[THE EXERCISE]:
Transcribe the records below line for line, keeping every character unchanged, and omit the pictures from your output.

[EXERCISE INPUTS]:
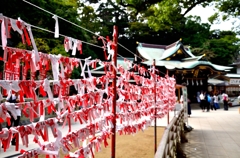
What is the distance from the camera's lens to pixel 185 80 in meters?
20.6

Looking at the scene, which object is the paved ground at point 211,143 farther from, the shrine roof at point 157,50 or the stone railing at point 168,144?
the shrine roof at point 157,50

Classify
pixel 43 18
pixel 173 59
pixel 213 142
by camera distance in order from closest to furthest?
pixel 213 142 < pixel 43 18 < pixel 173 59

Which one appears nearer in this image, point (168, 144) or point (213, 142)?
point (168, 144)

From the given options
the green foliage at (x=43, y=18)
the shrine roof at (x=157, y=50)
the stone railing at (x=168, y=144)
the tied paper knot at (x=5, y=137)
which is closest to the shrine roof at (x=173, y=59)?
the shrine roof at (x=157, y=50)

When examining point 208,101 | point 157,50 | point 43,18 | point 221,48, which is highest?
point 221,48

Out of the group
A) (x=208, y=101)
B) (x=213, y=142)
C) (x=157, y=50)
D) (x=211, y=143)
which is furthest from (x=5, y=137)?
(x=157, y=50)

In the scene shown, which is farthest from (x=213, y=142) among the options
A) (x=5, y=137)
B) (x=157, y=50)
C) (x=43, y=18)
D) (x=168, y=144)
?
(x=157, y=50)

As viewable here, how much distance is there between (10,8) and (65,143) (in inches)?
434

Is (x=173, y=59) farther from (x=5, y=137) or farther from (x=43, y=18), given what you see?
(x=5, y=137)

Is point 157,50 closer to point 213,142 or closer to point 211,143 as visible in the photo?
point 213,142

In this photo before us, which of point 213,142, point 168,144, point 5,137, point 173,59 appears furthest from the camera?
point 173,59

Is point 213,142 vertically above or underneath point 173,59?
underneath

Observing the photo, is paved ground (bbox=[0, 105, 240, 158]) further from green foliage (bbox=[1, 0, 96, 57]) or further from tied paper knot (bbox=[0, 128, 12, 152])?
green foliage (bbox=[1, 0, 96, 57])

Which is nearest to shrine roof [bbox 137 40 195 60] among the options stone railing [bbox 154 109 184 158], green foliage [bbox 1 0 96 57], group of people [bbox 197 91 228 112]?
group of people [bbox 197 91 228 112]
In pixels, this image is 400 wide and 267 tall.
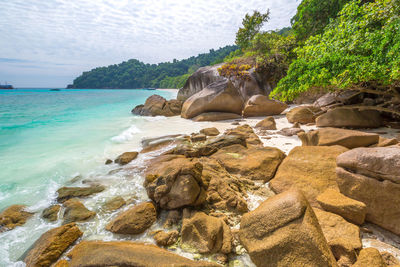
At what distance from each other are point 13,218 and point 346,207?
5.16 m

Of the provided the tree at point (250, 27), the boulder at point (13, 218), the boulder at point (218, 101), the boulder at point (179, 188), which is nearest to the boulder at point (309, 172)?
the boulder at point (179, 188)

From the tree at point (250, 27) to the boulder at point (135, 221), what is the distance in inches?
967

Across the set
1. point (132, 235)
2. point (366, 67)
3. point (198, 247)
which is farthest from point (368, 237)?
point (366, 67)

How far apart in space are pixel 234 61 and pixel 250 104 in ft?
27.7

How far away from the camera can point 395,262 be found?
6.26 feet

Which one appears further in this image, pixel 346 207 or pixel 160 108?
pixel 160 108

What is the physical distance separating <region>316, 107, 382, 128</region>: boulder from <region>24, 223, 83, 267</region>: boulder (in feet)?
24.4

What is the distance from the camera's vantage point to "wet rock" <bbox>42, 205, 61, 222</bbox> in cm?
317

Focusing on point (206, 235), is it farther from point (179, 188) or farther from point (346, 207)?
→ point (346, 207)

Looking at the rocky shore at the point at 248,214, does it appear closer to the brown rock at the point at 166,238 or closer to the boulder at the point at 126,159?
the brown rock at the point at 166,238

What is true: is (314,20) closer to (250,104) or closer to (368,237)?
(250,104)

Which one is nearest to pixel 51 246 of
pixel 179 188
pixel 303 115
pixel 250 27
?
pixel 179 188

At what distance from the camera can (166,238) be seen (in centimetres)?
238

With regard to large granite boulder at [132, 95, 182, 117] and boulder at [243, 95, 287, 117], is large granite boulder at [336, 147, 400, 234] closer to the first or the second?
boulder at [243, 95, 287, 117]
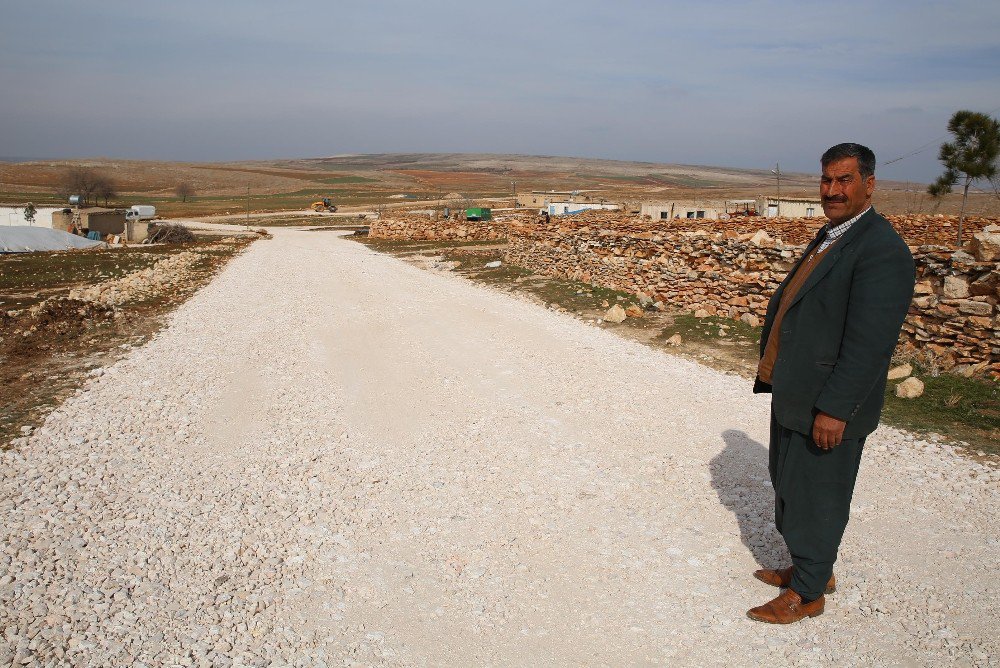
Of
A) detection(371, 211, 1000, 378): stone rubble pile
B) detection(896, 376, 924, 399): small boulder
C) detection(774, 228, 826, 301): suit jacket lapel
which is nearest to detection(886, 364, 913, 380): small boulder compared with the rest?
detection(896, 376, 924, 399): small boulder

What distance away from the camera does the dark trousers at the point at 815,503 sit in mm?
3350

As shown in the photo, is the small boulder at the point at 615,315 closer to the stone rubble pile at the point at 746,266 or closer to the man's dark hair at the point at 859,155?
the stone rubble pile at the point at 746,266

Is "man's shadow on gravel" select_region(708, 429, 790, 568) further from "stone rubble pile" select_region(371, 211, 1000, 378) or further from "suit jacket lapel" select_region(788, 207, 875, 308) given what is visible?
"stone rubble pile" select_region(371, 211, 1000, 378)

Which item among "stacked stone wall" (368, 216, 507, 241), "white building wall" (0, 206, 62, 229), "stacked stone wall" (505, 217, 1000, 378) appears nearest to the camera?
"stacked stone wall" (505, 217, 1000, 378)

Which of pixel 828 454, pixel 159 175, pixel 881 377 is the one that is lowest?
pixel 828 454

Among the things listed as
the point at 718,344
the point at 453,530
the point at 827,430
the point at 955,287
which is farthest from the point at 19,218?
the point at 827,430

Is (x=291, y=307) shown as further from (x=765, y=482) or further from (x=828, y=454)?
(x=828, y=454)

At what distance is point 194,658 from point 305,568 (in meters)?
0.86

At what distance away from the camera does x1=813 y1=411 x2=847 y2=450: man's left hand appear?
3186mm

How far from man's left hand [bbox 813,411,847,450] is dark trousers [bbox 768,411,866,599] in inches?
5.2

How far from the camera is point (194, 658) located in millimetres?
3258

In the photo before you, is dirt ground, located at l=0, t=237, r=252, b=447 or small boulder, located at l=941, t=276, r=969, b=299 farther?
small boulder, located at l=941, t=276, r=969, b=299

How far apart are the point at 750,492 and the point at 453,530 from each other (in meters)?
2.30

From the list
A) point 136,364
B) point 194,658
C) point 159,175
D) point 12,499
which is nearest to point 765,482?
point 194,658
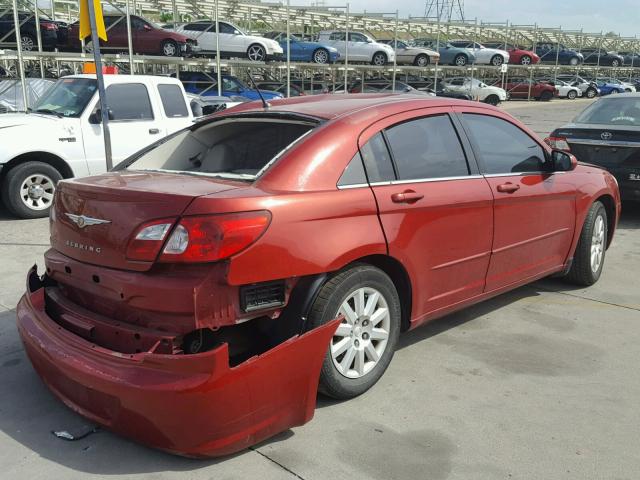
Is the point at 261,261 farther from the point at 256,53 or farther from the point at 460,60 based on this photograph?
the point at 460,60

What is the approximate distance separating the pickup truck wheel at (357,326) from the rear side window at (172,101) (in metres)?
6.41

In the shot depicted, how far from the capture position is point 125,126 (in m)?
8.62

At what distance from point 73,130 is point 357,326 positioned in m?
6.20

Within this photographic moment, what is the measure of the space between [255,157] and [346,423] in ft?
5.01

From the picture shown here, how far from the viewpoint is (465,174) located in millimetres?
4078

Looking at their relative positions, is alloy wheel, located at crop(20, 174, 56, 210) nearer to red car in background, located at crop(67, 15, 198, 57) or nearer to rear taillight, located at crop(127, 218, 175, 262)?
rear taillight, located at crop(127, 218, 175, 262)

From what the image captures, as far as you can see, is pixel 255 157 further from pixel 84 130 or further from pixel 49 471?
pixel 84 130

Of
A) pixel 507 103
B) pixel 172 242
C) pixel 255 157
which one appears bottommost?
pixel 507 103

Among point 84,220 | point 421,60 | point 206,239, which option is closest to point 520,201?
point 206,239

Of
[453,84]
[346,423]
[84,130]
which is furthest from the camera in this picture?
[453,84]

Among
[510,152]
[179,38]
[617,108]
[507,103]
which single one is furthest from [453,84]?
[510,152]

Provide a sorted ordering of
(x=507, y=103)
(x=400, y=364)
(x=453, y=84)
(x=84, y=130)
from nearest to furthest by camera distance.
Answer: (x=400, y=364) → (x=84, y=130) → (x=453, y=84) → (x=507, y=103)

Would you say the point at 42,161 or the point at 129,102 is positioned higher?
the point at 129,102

[FINAL ANSWER]:
What is the distance from the camera's lens to pixel 185 80 in meters?
20.6

Looking at the scene, which object is the paved ground at point 211,143 farther from, the shrine roof at point 157,50 or the stone railing at point 168,144?
the shrine roof at point 157,50

Classify
pixel 43 18
pixel 173 59
pixel 213 142
by camera distance in order from closest to furthest?
pixel 213 142 < pixel 43 18 < pixel 173 59

Which one appears nearer in this image, point (168, 144) or point (213, 142)?
point (168, 144)

From the given options
the green foliage at (x=43, y=18)
the shrine roof at (x=157, y=50)
the stone railing at (x=168, y=144)
the tied paper knot at (x=5, y=137)
which is closest to the shrine roof at (x=173, y=59)?
the shrine roof at (x=157, y=50)

When examining point 208,101 | point 157,50 | point 43,18 | point 221,48, which is highest?
point 221,48

Out of the group
A) (x=208, y=101)
B) (x=213, y=142)
C) (x=157, y=50)
D) (x=211, y=143)
which is furthest from (x=5, y=137)?
(x=157, y=50)

In the scene shown, which is farthest from (x=213, y=142) among the options
A) (x=5, y=137)
B) (x=157, y=50)
C) (x=43, y=18)
D) (x=168, y=144)
?
(x=157, y=50)

As viewable here, how much distance is there between (10,8) and (65,143) (in inches)?
434

Is (x=173, y=59) farther from (x=5, y=137) or farther from (x=43, y=18), given what you see?
(x=5, y=137)

Is point 157,50 closer to point 213,142 or closer to point 211,143 as visible in the photo?
point 213,142

In this photo before us, which of point 213,142, point 168,144, point 5,137, point 173,59 appears furthest from the camera?
point 173,59

Is point 213,142 vertically above or underneath point 173,59?
underneath

Observing the photo, is paved ground (bbox=[0, 105, 240, 158]) further from green foliage (bbox=[1, 0, 96, 57]) or further from tied paper knot (bbox=[0, 128, 12, 152])?
green foliage (bbox=[1, 0, 96, 57])

Which is nearest to shrine roof [bbox 137 40 195 60] among the options stone railing [bbox 154 109 184 158], green foliage [bbox 1 0 96 57], group of people [bbox 197 91 228 112]?
group of people [bbox 197 91 228 112]
In pixels, this image is 400 wide and 267 tall.
At what distance from each other are point 13,218 and point 346,207?
5.16 m

Of the provided the tree at point (250, 27), the boulder at point (13, 218), the boulder at point (218, 101), the boulder at point (179, 188), which is nearest to the boulder at point (309, 172)?
the boulder at point (179, 188)

From the tree at point (250, 27) to the boulder at point (135, 221), what is the distance in inches?
967

Across the set
1. point (132, 235)
2. point (366, 67)
3. point (198, 247)
which is farthest from point (368, 237)?
point (366, 67)

How far apart in space are pixel 234 61 and pixel 250 104 in ft?
27.7

How far away from the camera can point 395,262 be found?
6.26 feet

Which one appears further in this image, pixel 346 207 or pixel 160 108?
pixel 160 108

What is the physical distance separating <region>316, 107, 382, 128</region>: boulder from <region>24, 223, 83, 267</region>: boulder (in feet)?
24.4

What is the distance from the camera's vantage point to "wet rock" <bbox>42, 205, 61, 222</bbox> in cm?
317

Focusing on point (206, 235), is it farther from point (179, 188) or farther from point (346, 207)?
→ point (346, 207)

Looking at the rocky shore at the point at 248,214, does it appear closer to the brown rock at the point at 166,238 or closer to the boulder at the point at 126,159?
the brown rock at the point at 166,238

What is true: is (314,20) closer to (250,104) or closer to (368,237)?
(250,104)

Which one is nearest to pixel 51 246 of
pixel 179 188
pixel 303 115
pixel 250 27
?
pixel 179 188

At what distance from the camera can (166,238) be seen (in centimetres)?
238

With regard to large granite boulder at [132, 95, 182, 117] and boulder at [243, 95, 287, 117], is large granite boulder at [336, 147, 400, 234] closer to the first or the second?
boulder at [243, 95, 287, 117]
Of
A) detection(371, 211, 1000, 378): stone rubble pile
B) detection(896, 376, 924, 399): small boulder
C) detection(774, 228, 826, 301): suit jacket lapel
which is nearest to detection(886, 364, 913, 380): small boulder compared with the rest?
detection(896, 376, 924, 399): small boulder

What distance away from the camera does the dark trousers at the point at 815,503 sit in mm?
3350

As shown in the photo, is the small boulder at the point at 615,315 closer to the stone rubble pile at the point at 746,266 or closer to the man's dark hair at the point at 859,155?
the stone rubble pile at the point at 746,266

Is "man's shadow on gravel" select_region(708, 429, 790, 568) further from "stone rubble pile" select_region(371, 211, 1000, 378) or further from "suit jacket lapel" select_region(788, 207, 875, 308) given what is visible?
"stone rubble pile" select_region(371, 211, 1000, 378)

Which item among "stacked stone wall" (368, 216, 507, 241), "white building wall" (0, 206, 62, 229), "stacked stone wall" (505, 217, 1000, 378) appears nearest to the camera?
"stacked stone wall" (505, 217, 1000, 378)

Which of pixel 828 454, pixel 159 175, pixel 881 377 is the one that is lowest?
pixel 828 454

Among the things listed as
the point at 718,344
the point at 453,530
the point at 827,430
the point at 955,287
which is farthest from the point at 19,218?
the point at 827,430

Is (x=291, y=307) shown as further from (x=765, y=482) or further from (x=828, y=454)?
(x=828, y=454)

At what distance is point 194,658 from point 305,568 (in meters)?
0.86

At what distance away from the camera does x1=813 y1=411 x2=847 y2=450: man's left hand appear?
3186mm

How far from man's left hand [bbox 813,411,847,450] is dark trousers [bbox 768,411,866,599] in inches?
5.2

How far from the camera is point (194, 658) located in millimetres?
3258

In the photo before you, is dirt ground, located at l=0, t=237, r=252, b=447 or small boulder, located at l=941, t=276, r=969, b=299 farther?
small boulder, located at l=941, t=276, r=969, b=299

How far apart are the point at 750,492 and the point at 453,530 from each other (in meters)?
2.30

From the list
A) point 136,364
B) point 194,658
C) point 159,175
D) point 12,499
which is nearest to point 765,482?
point 194,658
Is the point at 261,261 farther from the point at 256,53 or farther from the point at 460,60 based on this photograph?
the point at 460,60

What is the approximate distance separating the pickup truck wheel at (357,326) from the rear side window at (172,101) (in metres)?
6.41

In the shot depicted, how far from the capture position is point 125,126 (in m)?
8.62

At what distance from point 73,130 is point 357,326 positioned in m?
6.20

Within this photographic moment, what is the measure of the space between [255,157] and [346,423] in ft?
5.01

From the picture shown here, how far from the viewpoint is (465,174) located in millimetres?
4078

Looking at their relative positions, is alloy wheel, located at crop(20, 174, 56, 210) nearer to red car in background, located at crop(67, 15, 198, 57) or nearer to rear taillight, located at crop(127, 218, 175, 262)?
rear taillight, located at crop(127, 218, 175, 262)

From what the image captures, as far as you can see, is pixel 255 157 further from pixel 84 130 or further from pixel 49 471?
pixel 84 130

Of
A) pixel 507 103
B) pixel 172 242
C) pixel 255 157
which one appears bottommost?
pixel 507 103

Among point 84,220 | point 421,60 | point 206,239, which option is closest to point 520,201?
point 206,239

Of
[453,84]
[346,423]
[84,130]
which is furthest from the camera in this picture?
[453,84]

Among
[510,152]
[179,38]
[617,108]
[507,103]
which single one is furthest from [453,84]?
[510,152]

Provide a sorted ordering of
(x=507, y=103)
(x=400, y=364)
(x=453, y=84)
(x=84, y=130)
from nearest to furthest by camera distance.
Answer: (x=400, y=364) → (x=84, y=130) → (x=453, y=84) → (x=507, y=103)

Would you say the point at 42,161 or the point at 129,102 is positioned higher?
the point at 129,102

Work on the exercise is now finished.